[Data to examine — start]

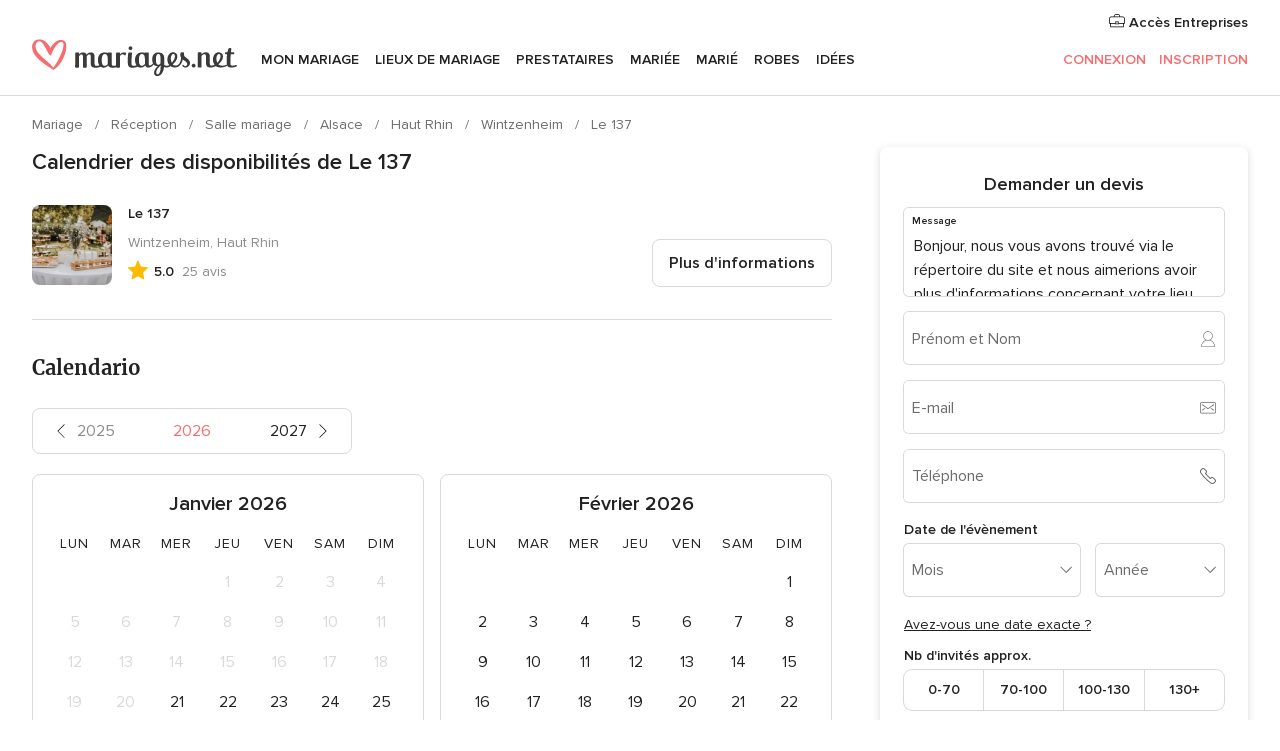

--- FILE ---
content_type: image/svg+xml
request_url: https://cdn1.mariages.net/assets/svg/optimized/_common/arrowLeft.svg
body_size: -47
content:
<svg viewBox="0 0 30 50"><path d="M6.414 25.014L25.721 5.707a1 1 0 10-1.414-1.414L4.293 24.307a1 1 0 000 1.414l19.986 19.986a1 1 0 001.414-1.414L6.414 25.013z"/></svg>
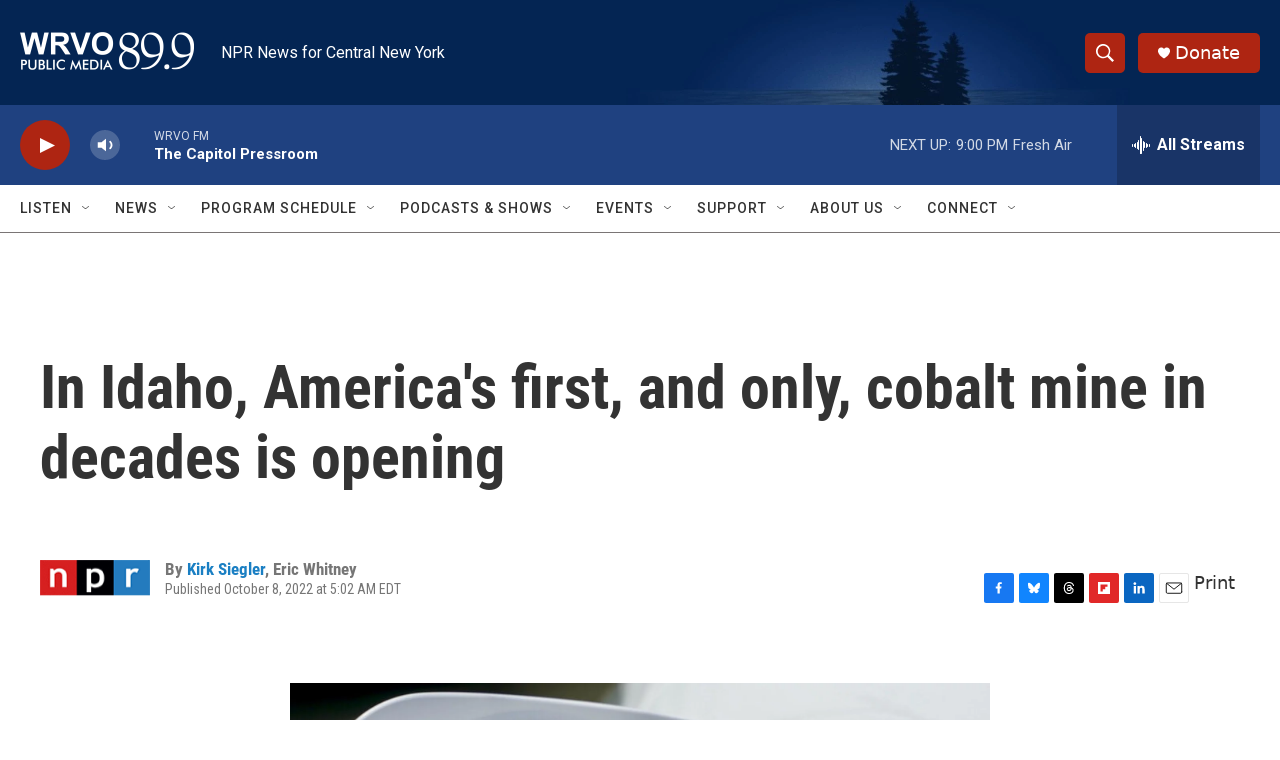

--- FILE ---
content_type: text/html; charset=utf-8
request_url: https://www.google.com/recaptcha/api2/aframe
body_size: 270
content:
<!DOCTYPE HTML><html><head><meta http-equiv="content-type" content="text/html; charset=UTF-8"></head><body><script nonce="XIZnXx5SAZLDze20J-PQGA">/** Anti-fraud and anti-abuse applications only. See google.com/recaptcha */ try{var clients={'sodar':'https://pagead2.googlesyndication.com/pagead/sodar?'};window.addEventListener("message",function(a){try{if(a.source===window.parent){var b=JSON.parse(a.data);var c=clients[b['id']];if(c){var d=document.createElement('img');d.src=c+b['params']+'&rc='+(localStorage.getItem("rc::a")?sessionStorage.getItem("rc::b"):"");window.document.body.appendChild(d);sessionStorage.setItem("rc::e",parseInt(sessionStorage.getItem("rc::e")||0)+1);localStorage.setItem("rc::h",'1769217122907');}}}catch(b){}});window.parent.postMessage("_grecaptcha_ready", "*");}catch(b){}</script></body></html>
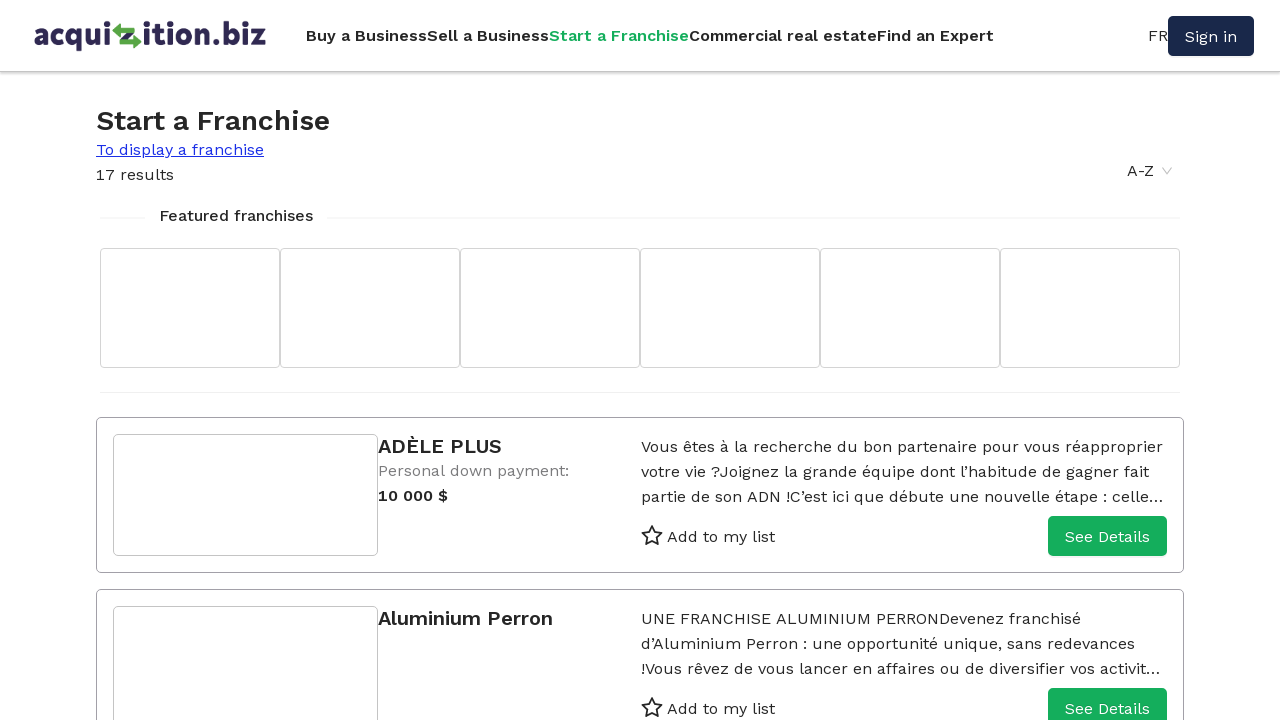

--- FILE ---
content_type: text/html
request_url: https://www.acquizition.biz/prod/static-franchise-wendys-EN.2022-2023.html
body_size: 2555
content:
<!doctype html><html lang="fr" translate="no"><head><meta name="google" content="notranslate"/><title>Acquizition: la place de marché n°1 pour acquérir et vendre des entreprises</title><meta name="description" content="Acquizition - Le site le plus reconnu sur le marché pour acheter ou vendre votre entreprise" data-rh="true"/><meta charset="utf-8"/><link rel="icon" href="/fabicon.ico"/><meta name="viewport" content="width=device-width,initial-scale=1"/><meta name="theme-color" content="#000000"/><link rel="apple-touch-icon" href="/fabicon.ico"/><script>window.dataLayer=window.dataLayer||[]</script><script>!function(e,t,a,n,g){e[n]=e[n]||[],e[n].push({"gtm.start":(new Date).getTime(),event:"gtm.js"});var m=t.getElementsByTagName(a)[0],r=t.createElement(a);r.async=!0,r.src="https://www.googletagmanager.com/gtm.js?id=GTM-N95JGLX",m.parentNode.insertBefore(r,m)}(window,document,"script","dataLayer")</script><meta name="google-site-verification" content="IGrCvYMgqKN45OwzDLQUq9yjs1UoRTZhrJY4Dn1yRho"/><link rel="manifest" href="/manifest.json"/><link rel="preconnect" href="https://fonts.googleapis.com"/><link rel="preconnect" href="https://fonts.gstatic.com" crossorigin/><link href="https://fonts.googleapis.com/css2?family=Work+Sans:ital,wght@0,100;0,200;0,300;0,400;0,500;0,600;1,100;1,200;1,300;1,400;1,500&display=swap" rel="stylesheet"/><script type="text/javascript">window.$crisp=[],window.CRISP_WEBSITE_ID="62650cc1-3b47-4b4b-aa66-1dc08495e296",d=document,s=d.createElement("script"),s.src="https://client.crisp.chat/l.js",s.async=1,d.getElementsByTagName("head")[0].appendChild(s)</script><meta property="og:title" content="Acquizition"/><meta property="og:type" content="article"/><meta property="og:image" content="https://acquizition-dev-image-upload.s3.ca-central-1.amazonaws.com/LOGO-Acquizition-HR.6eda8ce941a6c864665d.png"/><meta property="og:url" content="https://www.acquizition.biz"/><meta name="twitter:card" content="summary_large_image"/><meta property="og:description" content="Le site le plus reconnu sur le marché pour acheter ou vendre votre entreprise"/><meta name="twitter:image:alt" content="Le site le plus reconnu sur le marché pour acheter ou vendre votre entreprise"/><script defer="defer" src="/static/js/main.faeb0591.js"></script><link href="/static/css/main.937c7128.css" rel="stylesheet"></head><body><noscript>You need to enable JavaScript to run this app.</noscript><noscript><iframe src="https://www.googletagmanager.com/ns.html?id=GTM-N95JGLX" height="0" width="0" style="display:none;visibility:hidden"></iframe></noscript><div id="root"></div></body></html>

[Data to examine — finish]

### Goal of the exercise
For this exercise, restate the material exactly and skip every picture.

### Response
--- FILE ---
content_type: image/svg+xml
request_url: https://cdn1.mariages.net/assets/svg/optimized/_common/arrowLeft.svg
body_size: -47
content:
<svg viewBox="0 0 30 50"><path d="M6.414 25.014L25.721 5.707a1 1 0 10-1.414-1.414L4.293 24.307a1 1 0 000 1.414l19.986 19.986a1 1 0 001.414-1.414L6.414 25.013z"/></svg>

--- FILE ---
content_type: text/html; charset=utf-8
request_url: https://www.google.com/recaptcha/api2/aframe
body_size: 270
content:
<!DOCTYPE HTML><html><head><meta http-equiv="content-type" content="text/html; charset=UTF-8"></head><body><script nonce="XIZnXx5SAZLDze20J-PQGA">/** Anti-fraud and anti-abuse applications only. See google.com/recaptcha */ try{var clients={'sodar':'https://pagead2.googlesyndication.com/pagead/sodar?'};window.addEventListener("message",function(a){try{if(a.source===window.parent){var b=JSON.parse(a.data);var c=clients[b['id']];if(c){var d=document.createElement('img');d.src=c+b['params']+'&rc='+(localStorage.getItem("rc::a")?sessionStorage.getItem("rc::b"):"");window.document.body.appendChild(d);sessionStorage.setItem("rc::e",parseInt(sessionStorage.getItem("rc::e")||0)+1);localStorage.setItem("rc::h",'1769217122907');}}}catch(b){}});window.parent.postMessage("_grecaptcha_ready", "*");}catch(b){}</script></body></html>

--- FILE ---
content_type: text/html
request_url: https://www.acquizition.biz/prod/static-franchise-wendys-EN.2022-2023.html
body_size: 2555
content:
<!doctype html><html lang="fr" translate="no"><head><meta name="google" content="notranslate"/><title>Acquizition: la place de marché n°1 pour acquérir et vendre des entreprises</title><meta name="description" content="Acquizition - Le site le plus reconnu sur le marché pour acheter ou vendre votre entreprise" data-rh="true"/><meta charset="utf-8"/><link rel="icon" href="/fabicon.ico"/><meta name="viewport" content="width=device-width,initial-scale=1"/><meta name="theme-color" content="#000000"/><link rel="apple-touch-icon" href="/fabicon.ico"/><script>window.dataLayer=window.dataLayer||[]</script><script>!function(e,t,a,n,g){e[n]=e[n]||[],e[n].push({"gtm.start":(new Date).getTime(),event:"gtm.js"});var m=t.getElementsByTagName(a)[0],r=t.createElement(a);r.async=!0,r.src="https://www.googletagmanager.com/gtm.js?id=GTM-N95JGLX",m.parentNode.insertBefore(r,m)}(window,document,"script","dataLayer")</script><meta name="google-site-verification" content="IGrCvYMgqKN45OwzDLQUq9yjs1UoRTZhrJY4Dn1yRho"/><link rel="manifest" href="/manifest.json"/><link rel="preconnect" href="https://fonts.googleapis.com"/><link rel="preconnect" href="https://fonts.gstatic.com" crossorigin/><link href="https://fonts.googleapis.com/css2?family=Work+Sans:ital,wght@0,100;0,200;0,300;0,400;0,500;0,600;1,100;1,200;1,300;1,400;1,500&display=swap" rel="stylesheet"/><script type="text/javascript">window.$crisp=[],window.CRISP_WEBSITE_ID="62650cc1-3b47-4b4b-aa66-1dc08495e296",d=document,s=d.createElement("script"),s.src="https://client.crisp.chat/l.js",s.async=1,d.getElementsByTagName("head")[0].appendChild(s)</script><meta property="og:title" content="Acquizition"/><meta property="og:type" content="article"/><meta property="og:image" content="https://acquizition-dev-image-upload.s3.ca-central-1.amazonaws.com/LOGO-Acquizition-HR.6eda8ce941a6c864665d.png"/><meta property="og:url" content="https://www.acquizition.biz"/><meta name="twitter:card" content="summary_large_image"/><meta property="og:description" content="Le site le plus reconnu sur le marché pour acheter ou vendre votre entreprise"/><meta name="twitter:image:alt" content="Le site le plus reconnu sur le marché pour acheter ou vendre votre entreprise"/><script defer="defer" src="/static/js/main.faeb0591.js"></script><link href="/static/css/main.937c7128.css" rel="stylesheet"></head><body><noscript>You need to enable JavaScript to run this app.</noscript><noscript><iframe src="https://www.googletagmanager.com/ns.html?id=GTM-N95JGLX" height="0" width="0" style="display:none;visibility:hidden"></iframe></noscript><div id="root"></div></body></html>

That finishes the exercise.